Alex Robert Petrovič
Alex Robert Petrovič

Reputation: 19

Stable baselines 3 not generating tensorfiles for ppo, sac and td3

I am comparing a2c, dqn and ppo models. I need to have tensorboard graphs to show my teacher. The tensorboard only collect data for the a2cmodel, when using it for ppo, sac or td3 it creates the event file but doesn't add any info into it.

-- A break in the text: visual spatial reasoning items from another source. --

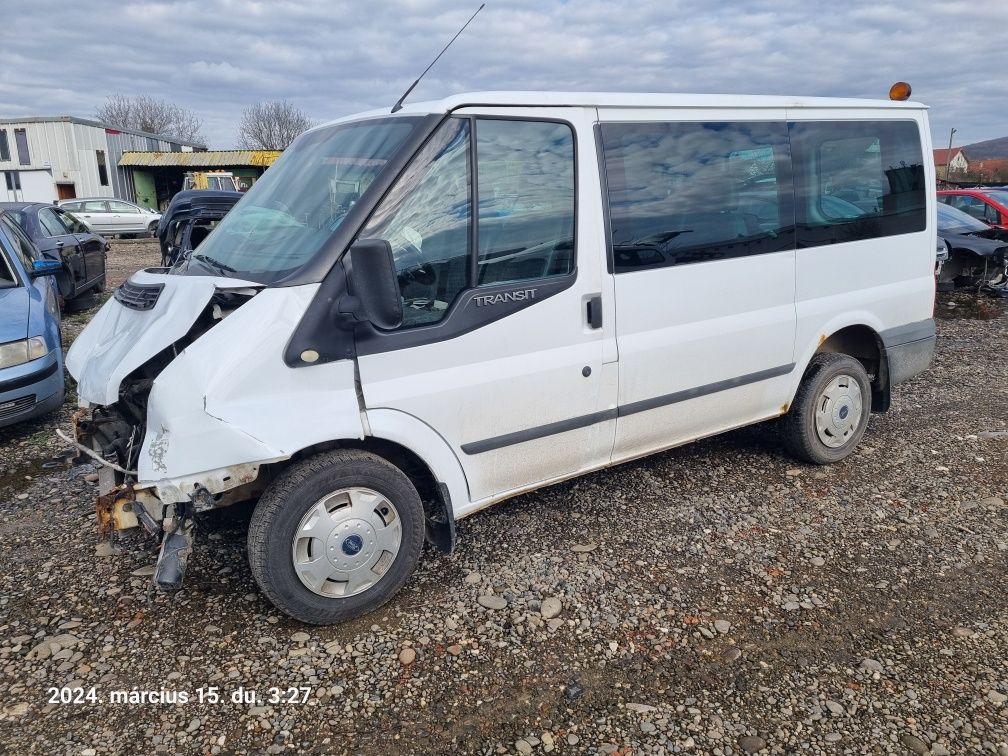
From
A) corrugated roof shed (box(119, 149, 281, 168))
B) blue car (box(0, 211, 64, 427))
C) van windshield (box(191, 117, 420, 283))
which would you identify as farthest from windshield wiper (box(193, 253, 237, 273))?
corrugated roof shed (box(119, 149, 281, 168))

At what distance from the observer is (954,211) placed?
11.8 meters

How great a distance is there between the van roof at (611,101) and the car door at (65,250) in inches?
312

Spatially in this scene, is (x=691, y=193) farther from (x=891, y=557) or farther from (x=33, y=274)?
(x=33, y=274)

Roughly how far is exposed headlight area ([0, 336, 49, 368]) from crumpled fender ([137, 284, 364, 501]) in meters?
3.14

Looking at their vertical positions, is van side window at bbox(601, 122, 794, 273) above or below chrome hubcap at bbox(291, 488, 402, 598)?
above

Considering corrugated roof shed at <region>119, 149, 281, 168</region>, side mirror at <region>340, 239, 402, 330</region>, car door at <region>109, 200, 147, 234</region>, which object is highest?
corrugated roof shed at <region>119, 149, 281, 168</region>

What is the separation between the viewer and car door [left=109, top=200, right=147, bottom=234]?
24516 millimetres

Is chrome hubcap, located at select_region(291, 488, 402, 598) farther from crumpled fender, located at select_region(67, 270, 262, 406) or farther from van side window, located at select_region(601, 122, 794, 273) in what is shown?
van side window, located at select_region(601, 122, 794, 273)

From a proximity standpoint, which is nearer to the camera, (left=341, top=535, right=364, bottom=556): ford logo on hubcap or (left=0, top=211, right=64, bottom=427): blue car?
(left=341, top=535, right=364, bottom=556): ford logo on hubcap

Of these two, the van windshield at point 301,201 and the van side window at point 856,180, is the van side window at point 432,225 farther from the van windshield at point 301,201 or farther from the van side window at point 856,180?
the van side window at point 856,180

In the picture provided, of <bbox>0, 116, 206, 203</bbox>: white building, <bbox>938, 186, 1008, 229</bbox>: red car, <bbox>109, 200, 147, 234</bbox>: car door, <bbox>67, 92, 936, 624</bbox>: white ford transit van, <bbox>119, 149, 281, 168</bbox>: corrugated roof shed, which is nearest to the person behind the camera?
<bbox>67, 92, 936, 624</bbox>: white ford transit van

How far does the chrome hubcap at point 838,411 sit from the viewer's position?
4645 mm

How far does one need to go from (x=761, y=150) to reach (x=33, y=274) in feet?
20.0

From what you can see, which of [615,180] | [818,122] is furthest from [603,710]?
[818,122]
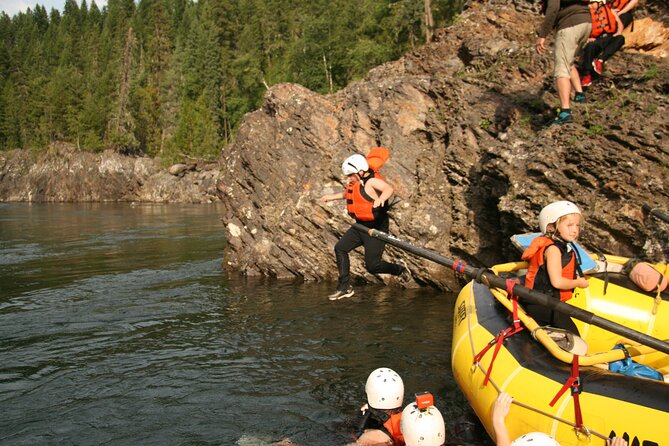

The code for ppop and a2c is the same:

ppo:

import os
from stable_baselines3.common.env_util import make_vec_env
from stable_baselines3.common.logger import configure
from stable_baselines3.common.vec_env import SubprocVecEnv

log_path_ppo = "log/ppo_cartpole_tensorboard/"
#log_path_ppo = "log/ppo_lunar_tensorboard/"

model_ppo.set_logger(configure(log_path_ppo, ["tensorboard"]))
model_ppo.learn(total_timesteps=5000,log_interval=1000, progress_bar=True)

model_ppo.save("ppo_cartpole_model")
# model_ppo.save("ppo_lunar_model")

del model_ppo
del env

a2c:

import os
from stable_baselines3.common.env_util import make_vec_env
from stable_baselines3.common.logger import configure
from stable_baselines3.common.vec_env import SubprocVecEnv

# log_path_a2c = "log/a2c_cartpole_tensorboard/lunar-env/"
log_path_a2c = "log/a2c_cartpole_tensorboard/"

model_a2c.set_logger(configure(log_path_a2c, ["tensorboard"]))
model_a2c.learn(total_timesteps=5000,log_interval=1000, progress_bar=True)

model_a2c.save("a2c_cartpole_model")
#model_a2c.save("a2c_lunar_model")

del model_a2c
del env

Both models and environments are being created in other snippets.

For a2c this works and creates me all the needed graphs for tensorboard but for ppo it doesn't.

I've tried using different syntax from the documentation which again worked only for the a2c ([https://stable-baselines3.readthedocs.io/en/master/guide/tensorboard.html#basic-usage]).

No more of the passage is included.